Roth Conversions are Righteous - Under the Right Conditions
If you have money tied up in traditional IRAs and/or 401(k)s, you might wonder if, when, and how you can convert those funds to Roth accounts. The “if”, of course, assumes that such a move makes sense financially. Let's explore your options. NOTE: Since I’m not a credentialed financial advisor, the answers (observations) I give are strictly my opinion.
Yes, you can convert funds from your traditional individual retirement account (IRAs) and/or 401(k)s to a Roth IRA account. What is a Roth, you ask? It is an individual retirement account where you pay taxes on money going into your account, and then all future withdrawals are tax-free. The biggest difference between a Roth and a traditional IRA is that contributions to a traditional IRA are generally made with pre-tax dollars - you usually get a tax deduction on your contribution and pay income tax when you withdraw the money from the account during retirement.
Because you pay taxes on Roth contributions, you can withdraw those contributions at any time and for any reason, tax free – but not earnings on those contributions. (However, withdrawals are not recommended - these ARE tax-advantaged retirement vehicles). In addition, you don’t have to take Required Minimum Distributions (RMDs) from your Roth account beginning at age 72. Annual RMDs from traditional IRAs – whether needed or not – are a must.
A Roth IRA conversion happens when you transfer retirement funds from your traditional IRA or 401(k) into your Roth account. Since the traditional/401(k) is tax-deferred and the Roth is tax-exempt, you must pay the deferred income taxes due on the converted funds at that time. However, there is no early withdrawal penalty.
Most traditional IRA account holders are aware that conversions to Roth accounts are possible, but are wary to make them because of the tax implications. So, the question is: Are you in a tax bracket such that it makes sense to convert traditional funds to Roth funds now, or should you wait until you're in a lower tax bracket?
To my way of thinking, it’s never too soon to start doing Roth conversions. Particularly if you believe that you’ll pay less taxes on the money being converted today than you would on withdrawals from your retirement accounts later in life. But that’s a tough call.
Logically, in the years right after retirement (and before RMDs from tax-deferred accounts kick in at age 72), your taxable income will likely be less than when you had a job. Most of the money you use to pay expenses will probably come from Social Security or other non-retirement accounts. If you wait until then (your retirement years) to make those Roth conversions - instead of in your 30’s, 40’s and 50’s - you’ve given up years of potential tax-free earnings (interest, dividends and capital gains) on your investments. Yes, by not converting early, you won’t pay taxes on those earnings until RMD withdrawal time, but that day will surely come. It’s not a matter of if you’ll pay…but when.

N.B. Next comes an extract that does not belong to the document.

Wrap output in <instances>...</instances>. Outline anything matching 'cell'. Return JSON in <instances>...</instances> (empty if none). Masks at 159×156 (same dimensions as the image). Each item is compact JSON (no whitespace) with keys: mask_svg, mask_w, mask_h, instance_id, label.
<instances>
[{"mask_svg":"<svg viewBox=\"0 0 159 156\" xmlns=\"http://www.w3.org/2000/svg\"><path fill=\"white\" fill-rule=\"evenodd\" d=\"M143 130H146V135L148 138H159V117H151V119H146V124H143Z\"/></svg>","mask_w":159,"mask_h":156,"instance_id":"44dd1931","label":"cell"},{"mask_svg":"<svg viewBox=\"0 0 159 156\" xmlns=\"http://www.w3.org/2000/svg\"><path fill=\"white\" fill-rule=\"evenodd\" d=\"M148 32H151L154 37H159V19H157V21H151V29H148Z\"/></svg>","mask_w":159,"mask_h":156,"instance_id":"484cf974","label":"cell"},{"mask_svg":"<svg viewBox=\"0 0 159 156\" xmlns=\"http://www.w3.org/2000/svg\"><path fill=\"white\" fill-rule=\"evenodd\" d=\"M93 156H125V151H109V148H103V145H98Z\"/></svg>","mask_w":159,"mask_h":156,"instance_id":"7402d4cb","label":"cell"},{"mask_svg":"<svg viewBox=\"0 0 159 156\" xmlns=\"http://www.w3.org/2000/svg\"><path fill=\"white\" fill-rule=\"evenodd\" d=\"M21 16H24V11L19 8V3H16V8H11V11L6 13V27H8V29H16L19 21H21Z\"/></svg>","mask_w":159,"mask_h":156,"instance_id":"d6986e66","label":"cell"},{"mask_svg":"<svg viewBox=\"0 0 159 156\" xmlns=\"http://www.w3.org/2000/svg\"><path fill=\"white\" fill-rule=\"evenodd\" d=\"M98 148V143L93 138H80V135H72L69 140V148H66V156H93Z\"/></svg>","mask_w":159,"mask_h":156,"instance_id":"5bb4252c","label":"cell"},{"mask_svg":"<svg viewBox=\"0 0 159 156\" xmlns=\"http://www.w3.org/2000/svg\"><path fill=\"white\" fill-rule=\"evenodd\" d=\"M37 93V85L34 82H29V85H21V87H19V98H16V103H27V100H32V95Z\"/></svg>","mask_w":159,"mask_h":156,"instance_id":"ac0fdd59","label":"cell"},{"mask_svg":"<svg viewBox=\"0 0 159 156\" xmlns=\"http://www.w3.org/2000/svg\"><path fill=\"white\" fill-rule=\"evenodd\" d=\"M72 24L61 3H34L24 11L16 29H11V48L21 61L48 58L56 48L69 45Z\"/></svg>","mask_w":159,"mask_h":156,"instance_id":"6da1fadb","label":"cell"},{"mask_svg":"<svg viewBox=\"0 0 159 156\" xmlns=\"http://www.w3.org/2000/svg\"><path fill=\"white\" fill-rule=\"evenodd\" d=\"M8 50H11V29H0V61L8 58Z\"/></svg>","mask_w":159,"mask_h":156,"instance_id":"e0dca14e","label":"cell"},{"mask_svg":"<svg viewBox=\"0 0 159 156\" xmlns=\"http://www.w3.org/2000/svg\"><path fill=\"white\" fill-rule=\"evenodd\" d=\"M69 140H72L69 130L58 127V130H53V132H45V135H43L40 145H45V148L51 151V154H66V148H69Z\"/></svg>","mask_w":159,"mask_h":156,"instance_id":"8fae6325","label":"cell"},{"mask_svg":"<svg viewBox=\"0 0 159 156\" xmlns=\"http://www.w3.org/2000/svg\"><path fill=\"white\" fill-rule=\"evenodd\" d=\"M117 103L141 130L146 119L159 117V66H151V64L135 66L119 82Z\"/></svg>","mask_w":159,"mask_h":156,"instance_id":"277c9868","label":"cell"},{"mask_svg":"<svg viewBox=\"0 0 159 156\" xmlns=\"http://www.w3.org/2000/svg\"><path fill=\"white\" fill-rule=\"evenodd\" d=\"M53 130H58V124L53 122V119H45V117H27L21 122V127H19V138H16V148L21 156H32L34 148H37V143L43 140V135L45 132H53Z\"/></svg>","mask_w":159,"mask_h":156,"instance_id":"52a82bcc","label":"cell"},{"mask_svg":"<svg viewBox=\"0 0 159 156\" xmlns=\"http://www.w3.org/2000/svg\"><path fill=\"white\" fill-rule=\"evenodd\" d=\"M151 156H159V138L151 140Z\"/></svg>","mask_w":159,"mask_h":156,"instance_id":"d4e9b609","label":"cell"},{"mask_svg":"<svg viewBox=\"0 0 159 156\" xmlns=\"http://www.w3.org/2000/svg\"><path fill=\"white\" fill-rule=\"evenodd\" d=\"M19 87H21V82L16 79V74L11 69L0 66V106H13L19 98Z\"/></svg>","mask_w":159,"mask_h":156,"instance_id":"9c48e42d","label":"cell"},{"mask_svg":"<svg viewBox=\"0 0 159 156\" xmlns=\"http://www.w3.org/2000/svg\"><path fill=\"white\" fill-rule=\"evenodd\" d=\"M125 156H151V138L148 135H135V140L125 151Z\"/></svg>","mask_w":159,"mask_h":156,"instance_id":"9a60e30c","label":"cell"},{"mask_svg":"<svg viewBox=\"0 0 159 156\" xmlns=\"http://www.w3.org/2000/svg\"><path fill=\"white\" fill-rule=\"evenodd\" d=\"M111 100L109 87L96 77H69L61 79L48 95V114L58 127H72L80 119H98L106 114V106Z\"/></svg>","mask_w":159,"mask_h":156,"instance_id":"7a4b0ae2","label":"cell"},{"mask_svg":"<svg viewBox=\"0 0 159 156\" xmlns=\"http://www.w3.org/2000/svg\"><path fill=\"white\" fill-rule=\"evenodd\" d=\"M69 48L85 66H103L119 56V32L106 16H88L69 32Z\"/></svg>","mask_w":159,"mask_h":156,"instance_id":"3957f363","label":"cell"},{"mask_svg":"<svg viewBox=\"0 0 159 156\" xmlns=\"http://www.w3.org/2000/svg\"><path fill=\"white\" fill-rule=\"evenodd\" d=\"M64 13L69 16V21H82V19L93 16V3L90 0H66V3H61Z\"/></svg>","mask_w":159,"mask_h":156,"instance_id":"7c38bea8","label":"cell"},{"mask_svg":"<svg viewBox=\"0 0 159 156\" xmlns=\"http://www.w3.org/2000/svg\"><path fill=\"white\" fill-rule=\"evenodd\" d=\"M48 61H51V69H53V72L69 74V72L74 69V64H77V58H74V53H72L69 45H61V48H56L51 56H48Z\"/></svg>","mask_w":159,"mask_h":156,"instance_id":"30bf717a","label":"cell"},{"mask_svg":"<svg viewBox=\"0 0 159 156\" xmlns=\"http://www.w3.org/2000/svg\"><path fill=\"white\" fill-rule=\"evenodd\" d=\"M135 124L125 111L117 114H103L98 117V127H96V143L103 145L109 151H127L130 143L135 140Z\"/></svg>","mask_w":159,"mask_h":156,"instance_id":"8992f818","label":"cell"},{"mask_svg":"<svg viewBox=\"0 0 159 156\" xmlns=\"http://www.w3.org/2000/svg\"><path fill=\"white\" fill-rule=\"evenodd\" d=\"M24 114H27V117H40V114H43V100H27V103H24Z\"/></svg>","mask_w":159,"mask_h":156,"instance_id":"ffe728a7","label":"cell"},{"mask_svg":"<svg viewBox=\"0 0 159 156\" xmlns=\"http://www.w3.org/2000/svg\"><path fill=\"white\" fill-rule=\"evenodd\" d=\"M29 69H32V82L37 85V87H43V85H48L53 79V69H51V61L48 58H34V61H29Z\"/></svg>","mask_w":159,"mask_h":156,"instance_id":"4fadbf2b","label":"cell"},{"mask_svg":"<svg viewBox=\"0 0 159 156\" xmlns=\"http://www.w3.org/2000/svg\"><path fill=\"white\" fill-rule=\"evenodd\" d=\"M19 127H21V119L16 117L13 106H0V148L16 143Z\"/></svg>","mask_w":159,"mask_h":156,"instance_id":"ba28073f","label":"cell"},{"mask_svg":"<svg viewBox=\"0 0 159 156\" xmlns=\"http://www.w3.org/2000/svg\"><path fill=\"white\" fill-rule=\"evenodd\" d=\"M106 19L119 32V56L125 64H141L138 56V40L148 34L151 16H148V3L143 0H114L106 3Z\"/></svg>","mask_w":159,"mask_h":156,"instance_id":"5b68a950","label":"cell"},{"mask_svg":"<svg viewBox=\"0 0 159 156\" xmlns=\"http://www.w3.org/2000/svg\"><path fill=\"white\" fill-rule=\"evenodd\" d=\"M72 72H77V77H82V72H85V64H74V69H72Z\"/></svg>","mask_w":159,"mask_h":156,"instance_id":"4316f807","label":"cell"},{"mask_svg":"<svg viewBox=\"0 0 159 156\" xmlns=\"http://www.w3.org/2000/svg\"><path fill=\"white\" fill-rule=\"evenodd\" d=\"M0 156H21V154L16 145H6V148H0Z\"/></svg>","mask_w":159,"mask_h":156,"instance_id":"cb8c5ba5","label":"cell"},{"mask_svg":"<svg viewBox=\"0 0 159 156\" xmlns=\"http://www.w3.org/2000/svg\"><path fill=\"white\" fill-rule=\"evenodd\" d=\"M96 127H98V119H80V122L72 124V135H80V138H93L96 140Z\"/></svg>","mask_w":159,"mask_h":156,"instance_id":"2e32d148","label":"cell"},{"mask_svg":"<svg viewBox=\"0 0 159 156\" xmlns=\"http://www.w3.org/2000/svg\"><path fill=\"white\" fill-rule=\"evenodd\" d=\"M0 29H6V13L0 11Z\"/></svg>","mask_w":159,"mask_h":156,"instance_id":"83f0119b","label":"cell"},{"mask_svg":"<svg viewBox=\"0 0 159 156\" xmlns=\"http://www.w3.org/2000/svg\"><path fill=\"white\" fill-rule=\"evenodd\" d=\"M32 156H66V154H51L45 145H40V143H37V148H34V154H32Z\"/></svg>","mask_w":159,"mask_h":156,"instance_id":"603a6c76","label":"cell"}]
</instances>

When you decide it's time to start making Roth conversions, you don’t have to do them all at once. In fact, a large Roth conversion could push you into an even larger tax bracket (which causes some people to put off making conversion decisions). Start slow by converting smaller amounts over a longer period of time to avoid such an occurrence. By taking this approach earlier in your career, you can enjoy watching those newly converted Roth dollars grow for several decades before retirement.
This moderate approach is probably best for most investors. And whether you believe it or not, today’s personal income tax rates are relatively low by historical standards.
I’m a stickler for diversification. So, why not diversify your tax risks as well? Roth conversions involve speculating about when best to do the conversion. It’s certainly a game of chance…a prediction about what the future might bring, tax-wise. Don’t dump all of your retirement funds in “one tax basket”. Routinely converting small amounts of traditional funds to Roth funds makes for a simple and effective hedge against possible future tax rate increases.
Word Of Caution
Although I’m a big proponent of Roth conversions, they’re not for everyone. By definition, a Roth conversion creates a taxable event. You must pay the applicable tax on the money converted. If you’re not able to pay this tax on the conversion with money outside your traditional account, you’re short-changing yourself. And why is that? By paying the tax bill with money taken from your traditional account, you’re taking money that could later be converted to a Roth and handing it to the IRS. I shudder to think of a situation like that.
If you think higher taxes are in your future, make Roth conversions a part of your retirement strategy. But do it wisely.